Book Structural Modeling by Example

Download or read book Structural Modeling by Example written by Peter Cuttance and published by Cambridge University Press. This book was released on 1987 with total page 333 pages. Available in PDF, EPUB and Kindle. Book excerpt: This book offers a comprehensive overview of the application of structural equation models in the social and behavioural sciences and in educational research.

Book Random Sample Consensus

Download or read book Random Sample Consensus written by Fouad Sabry and published by One Billion Knowledgeable. This book was released on 2024-04-30 with total page 155 pages. Available in PDF, EPUB and Kindle. Book excerpt: What is Random Sample Consensus Random sample consensus, also known as RANSAC, is an iterative method that is used to estimate the parameters of a mathematical model based on a collection of observed data that includes outliers. This method is used in situations where the outliers are permitted to have no impact on the values of the estimates. The conclusion is that it is also possible to view it as a tool for detecting outliers. An algorithm is considered to be non-deterministic if it is able to generate a suitable result only with a certain probability, and this likelihood increases as the number of iterations that are permitted via the method increases. In 1981, Fischler and Bolles, who were working at SRI International, were the ones who initially published the algorithm. In order to solve the Location Determination Problem (LDP), which is a problem in which the objective is to find the points in space that project onto an image and then convert those points into a set of landmarks with known positions, they utilized RANSAC. How you will benefit (I) Insights, and validations about the following topics: Chapter 1: Random sample consensus Chapter 2: Estimator Chapter 3: Least squares Chapter 4: Outlier Chapter 5: Cross-validation (statistics) Chapter 6: Errors and residuals Chapter 7: Mixture model Chapter 8: Robust statistics Chapter 9: Image stitching Chapter 10: Resampling (statistics) (II) Answering the public top questions about random sample consensus. (III) Real world examples for the usage of random sample consensus in many fields.

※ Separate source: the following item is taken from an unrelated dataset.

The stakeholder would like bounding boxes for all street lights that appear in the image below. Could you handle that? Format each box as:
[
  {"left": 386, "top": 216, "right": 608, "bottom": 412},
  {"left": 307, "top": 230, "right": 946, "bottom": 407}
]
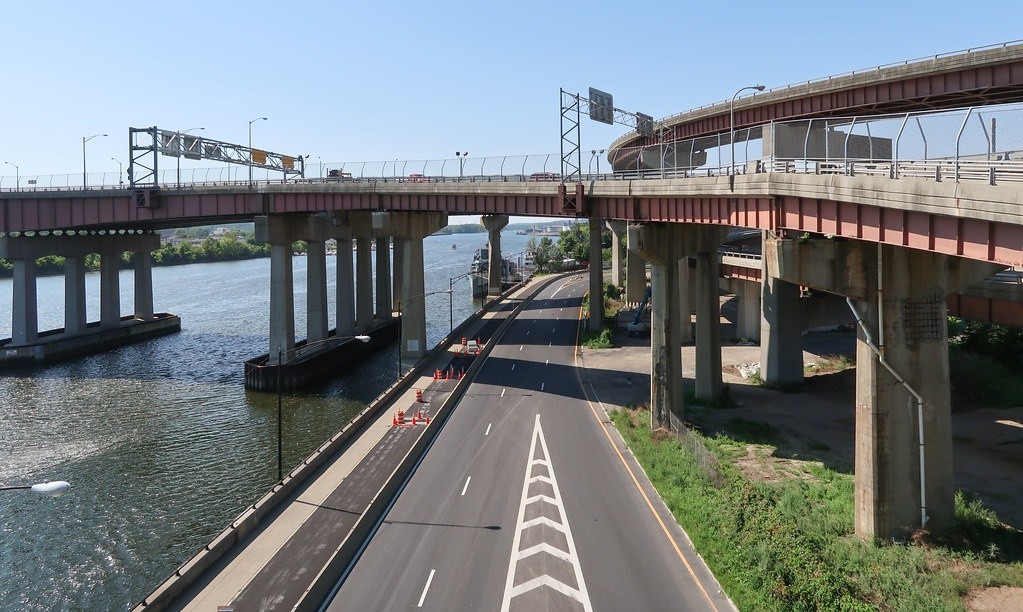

Who this book is for Professionals, undergraduate and graduate students, enthusiasts, hobbyists, and those who want to go beyond basic knowledge or information for any kind of Random Sample Consensus.

Book Robust Minimum Distance Estimation of the Four Parameter Generalized Gamma Distribution

Download or read book Robust Minimum Distance Estimation of the Four Parameter Generalized Gamma Distribution written by Keith F. Shumaker and published by . This book was released on 1982 with total page 70 pages. Available in PDF, EPUB and Kindle. Book excerpt: A robust estimation technique (MLDE) is developed which uses minimum distance estimation in conjunction with maximum likelihood estimation (MLE). This technique is then applied to the four-parameter generalized Gamma distribution to obtain location, scale, shape, and power parameter estimates. A Monte Carlo analysis is conducted on three members of the four-parameter generalized Gamma distribution with sample sizes of 12, 16, 20, and 24 for a total of twelve cases. For each of these twelve cases, one thousand samples are generated for the analysis. Initial estimates of the location, scale, shape, and power parameters are found using a maximum liklihood estimator. Minimum distance estimation using the Anderson-Darling statistic is then employed to obtain a new estimate of the location parameter. Finally, this new improved location parameter estimate is used to refine the scale, shape, and power parameter estimates through maximum likelihood estimation. The performance of the MLDE technique is determined through use of mean square error and relative efficiency measures. (Author).